On the other side of the debate is the position that mean centering is not effective in reducing multicollinearity (cf., Dalal & Zickar, 2012; Echambadi & Hess, 2007). These arguments are based on the “macro” focus, looking at the determinant of the predictor matrix or global indices such as R². These researchers are not against mean centering, per se. For example, mean centering may provide a more parsimonious interpretation of data analysis, namely that the effects of one variable would be interpreted as a function of being above or below the mean on another variable (vs. above or below some arbitrary intercept term).

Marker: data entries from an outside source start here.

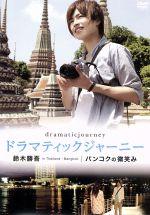 ドラマティックジャーニー 鈴木勝吾 バンコクの微笑み(通常)(DVD)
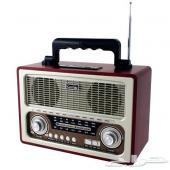 راديو قديم حراج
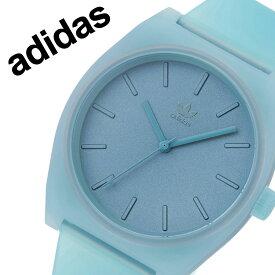 アディダス オリジナルス 腕時計 adidas Originals 時計 アディダス時計 adidas腕時計 プロセスエスピー1 PROCESS_SP1 メンズ レディース 男性 女性 クリアミント Z10-3050-00 人気 おしゃれ ブランド ラウンド シンプル カジュアル スポーツ ウォッチ ギフト プレゼント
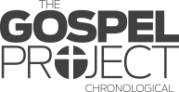 logo-gospel-project1
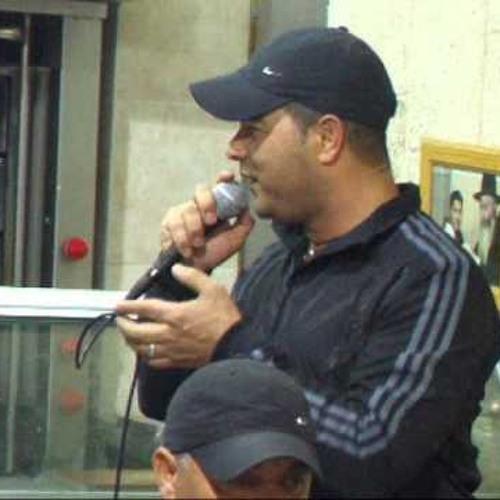 Yossi Abutbul's avatar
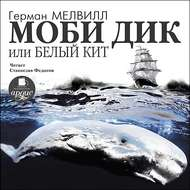 Моби Дик, или Белый кит (в сокращении)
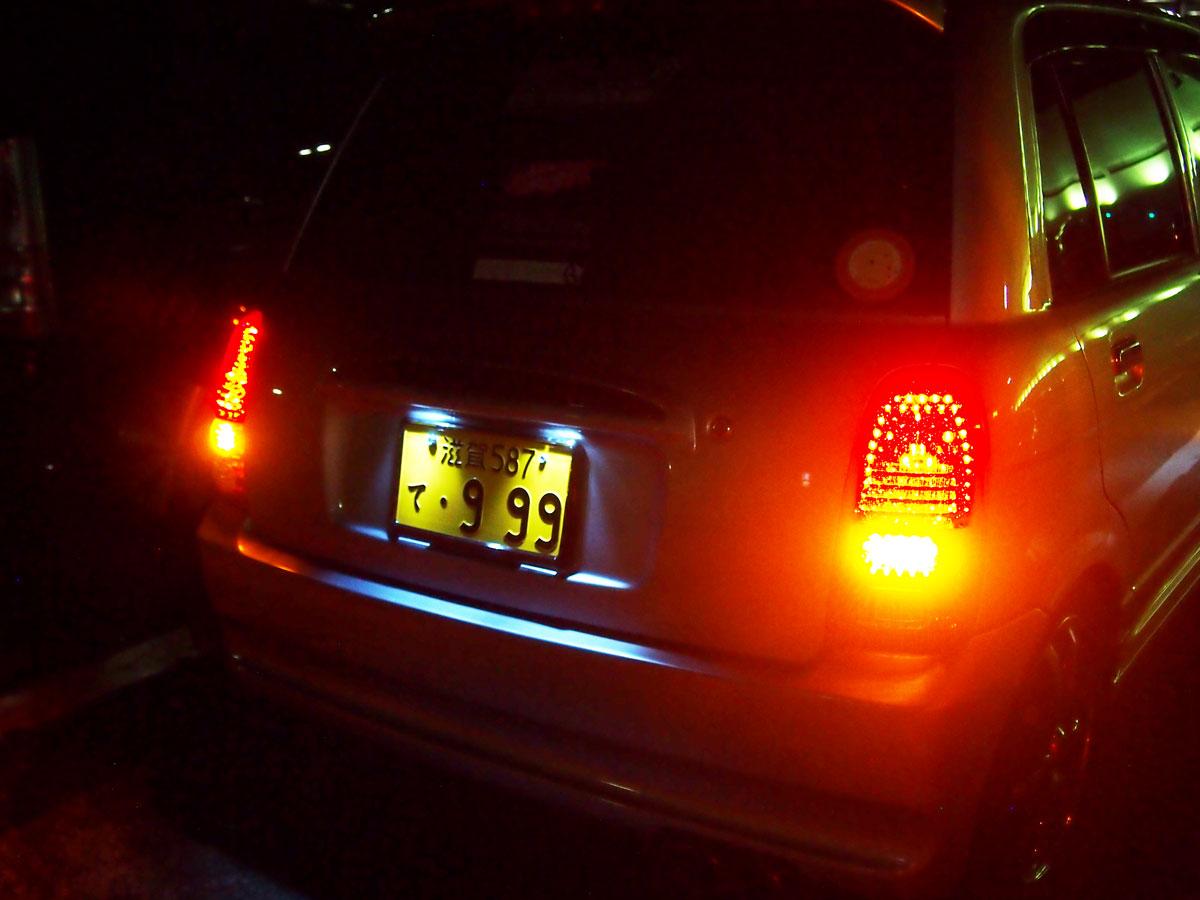 ミラ L700S LEDテール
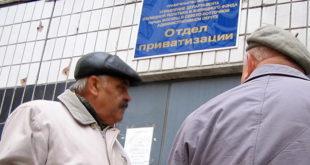 Приватизация квартиры в Российской Федерации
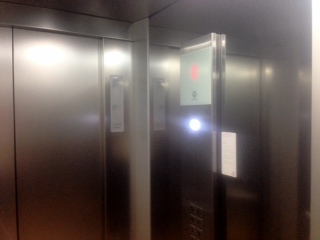 Großer Fahrstuhl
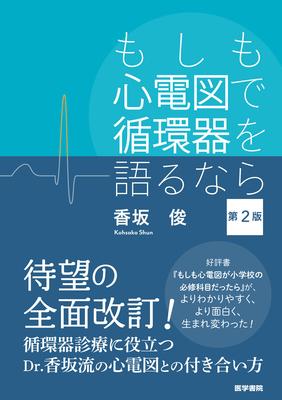 もしも心電図で循環器を語るなら 第2版**医学書院/香坂 俊/9784260042932**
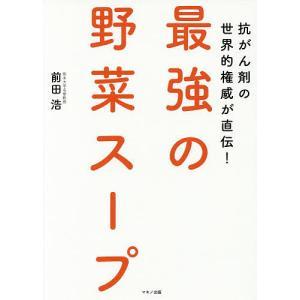 最強の野菜スープ 抗がん剤の世界的権威が直伝!/前田浩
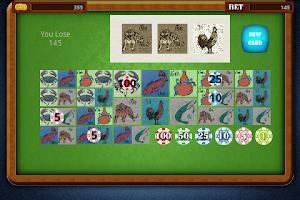 Screenshot of น้ำเต้าปูปลา Scratch off Game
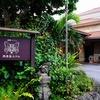 星野リゾート西表島ホテルに泊まった【世界遺産に登録された西表島の高級リゾートホテル概要】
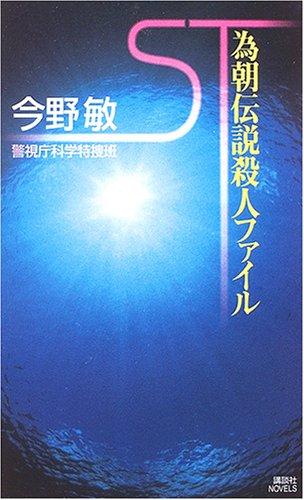 ST 為朝伝説殺人ファイル (講談社ノベルス)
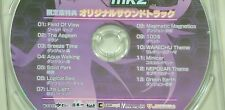 Hyperdimension Neptunia mk2 Soundtrack CD official anime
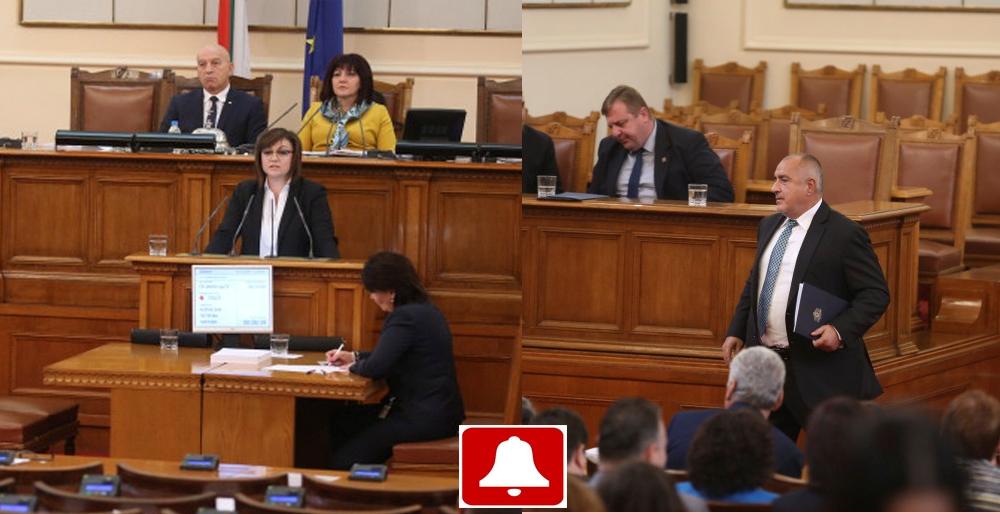"""Нинова към Борисов: """"Подайте оставка!"""" Борисов към Нинова: """"За разлика от вас, аз съм я подавал два пъти!"""""""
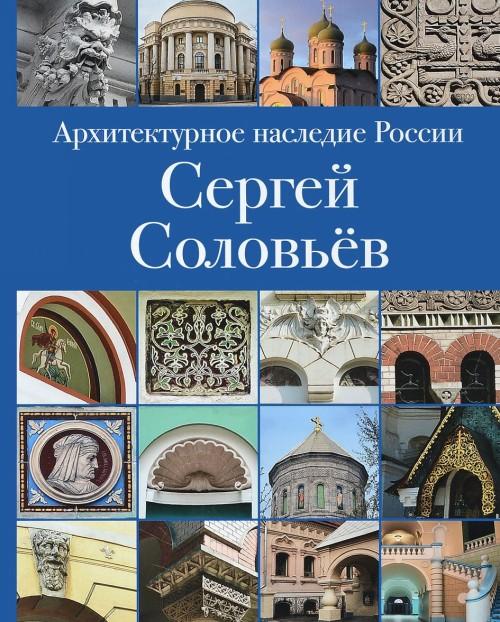 Arkhitekturnoe nasledie Rossii. Sergej Solovjov. Tom 3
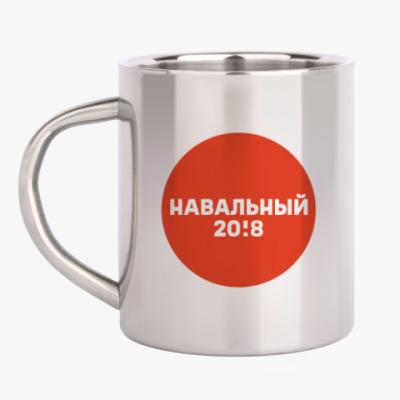 Кружка металлическая Навальный 2018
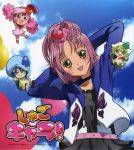 chibi disc_cover hinamori_amu miki ran shugo_chara! suu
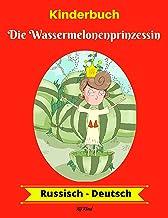 Kinderbuch: Die Wassermelonenprinzessin (Russisch-Deutsch) (Russisch-Deutsch Zweisprachiges Kinderbuch 1) (German Edition)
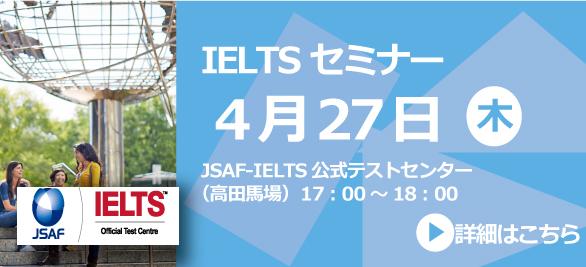 New-IELTSセミナー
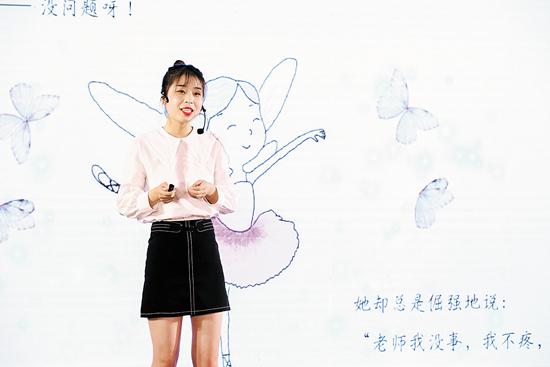 """大学生分享""""雏鸟伴飞""""故事 诠释爱与陪伴"""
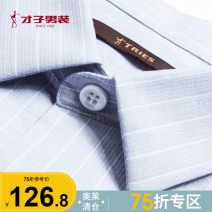 shirt other Tries / talent M L XL 3XL XXL 4Xl Light grey routine Pointed collar (regular) Long sleeves Self cultivation Other leisure 13195E6821A youth Cotton 44% regenerated cellulose fiber 27% polyester fiber 27% polyurethane elastic fiber (spandex) 2% Business Casual stripe Color woven fabric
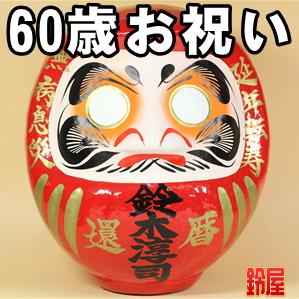 東京都の健康祈願のお守りグッズ:還暦祝い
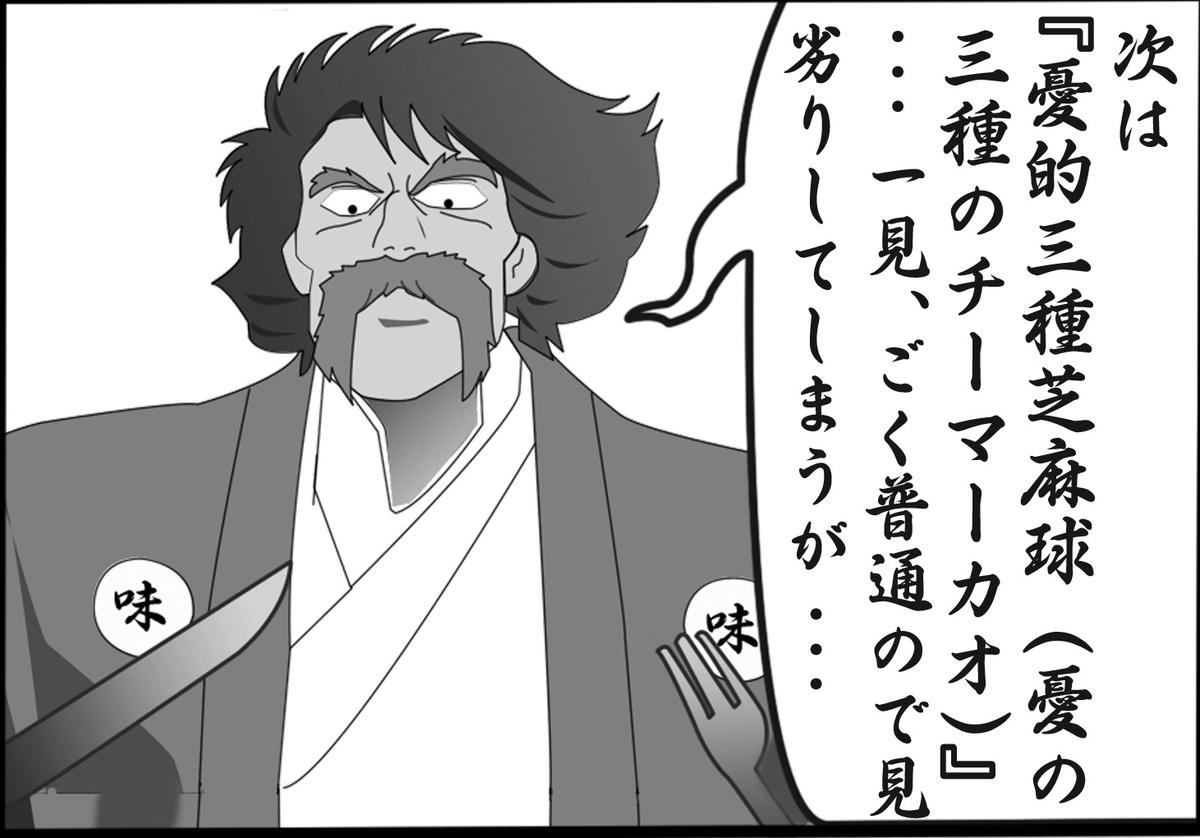 「けいおん!」×「ミスター味っ子」まんが「スイーツグランプリ」(前編)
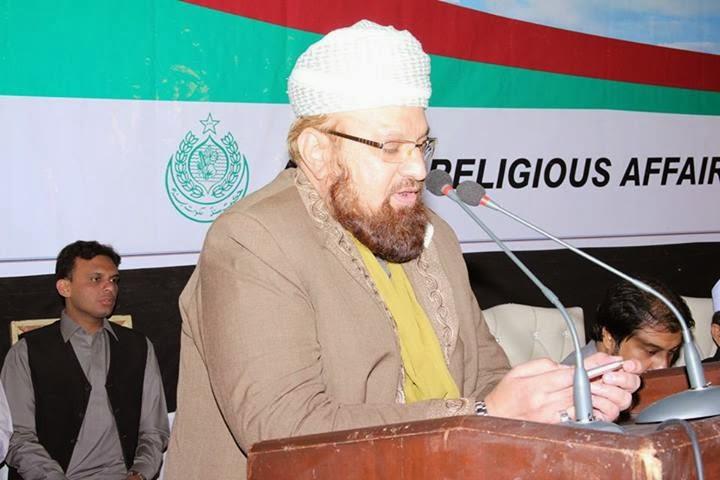 Allamah Kaukab Noorani Program Karachi Pakistan speech allama kaukab noorani okarvi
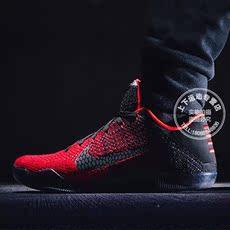 NIKE Kobe 11 科比ZK11首发配色男子实战篮球鞋822675-670 822521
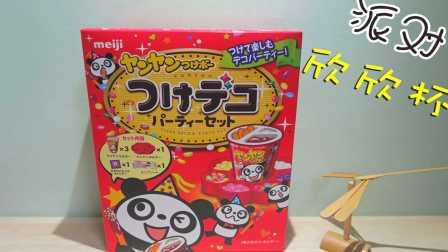 【小RiN子】yanyan欣欣杯派对日本食玩
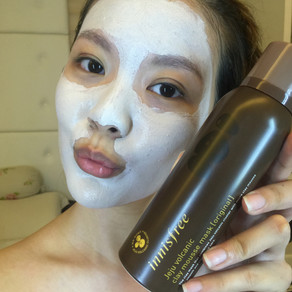 Product Review: Innisfree Jeju Volcanic Clay Mousse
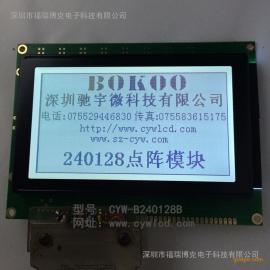 深圳240128液晶模块厂家 240128液晶屏价格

However, these researchers would argue that the decision to mean center is an altogether different issue, and one that does not alleviate multicollinearity (cf., Dunlap & Kemery, 1987; Echambadi & Hess, 2007).

A macro focus on multicollinearity considers all the interrelationships among the entire set of predictor variables, X₁, X₂, and X₁X₂. From this vantage, multicollinearity is not reduced because while mean centering reduces the off-diagonal elements (such as the covariance of X₁ with X₁X₂), it also reduces the elements on the main diagonal (such as X₁X₂ with itself, that is, its variance). That is, while the correlations might be reduced among X₁, X₂, and X₁X₂, the correlation between X₁X₂ and Y is also reduced. To better understand these relationships, consider the following demonstrations.

Table 3 presents the regression results for the data previously analyzed in Table 2. Note that the “micro” level results vary for X₁ and X₂ (but not for X₁X₂). These include the parameter estimates, raw regression coefficients b or standardized coefficients β, their standard errors, and of course, by implication, their t-statistics, p-values, and conclusions regarding which effects in the model are significant. (The b-weight and standard error for the highest order interaction term, X₁X₂, are not affected, although the corresponding β is modified.)

Table 3 Comparative regressions

Full size table

At the same time, note that the “macro” level results are constant, that the total amount of variance explained in Y is the same R² = 0.622, whether that variance is explained via {X ₁, X ₂, and X ₁ X ₂} or $ \left\{\left({X}_1-{\overline{X}}_1\right),\left({X}_2-{\overline{X}}_2\right),\mathrm{and}\left({X}_1-{\overline{X}}_1\right)\left({X}_2-{\overline{X}}_2\right)\right\} $. The total variance explained is the same, it is simply redistributed.^{Footnote 2} Recall from Table 2 that the correlations between the product scores and their components are lessened, but it is also true that the correlation between the product score and the dependent variable is lessened as well, $ {r}_{\left(\left({X}_1-{\overline{X}}_1\right.\right)\left(\left.{X}_2-{\overline{X}}_2\right)\right),Y} $ < $ {r}_{\left({X}_1{X}_2\right),Y} $, as –0.091 < 0.765. Thus we may conclude that indeed, from a macro perspective, researchers are correct to assert that mean centering does not reduce or affect the macro form of multicollinearity (cf., Dalal & Zickar, 2012; Echambadi and Hess (2007).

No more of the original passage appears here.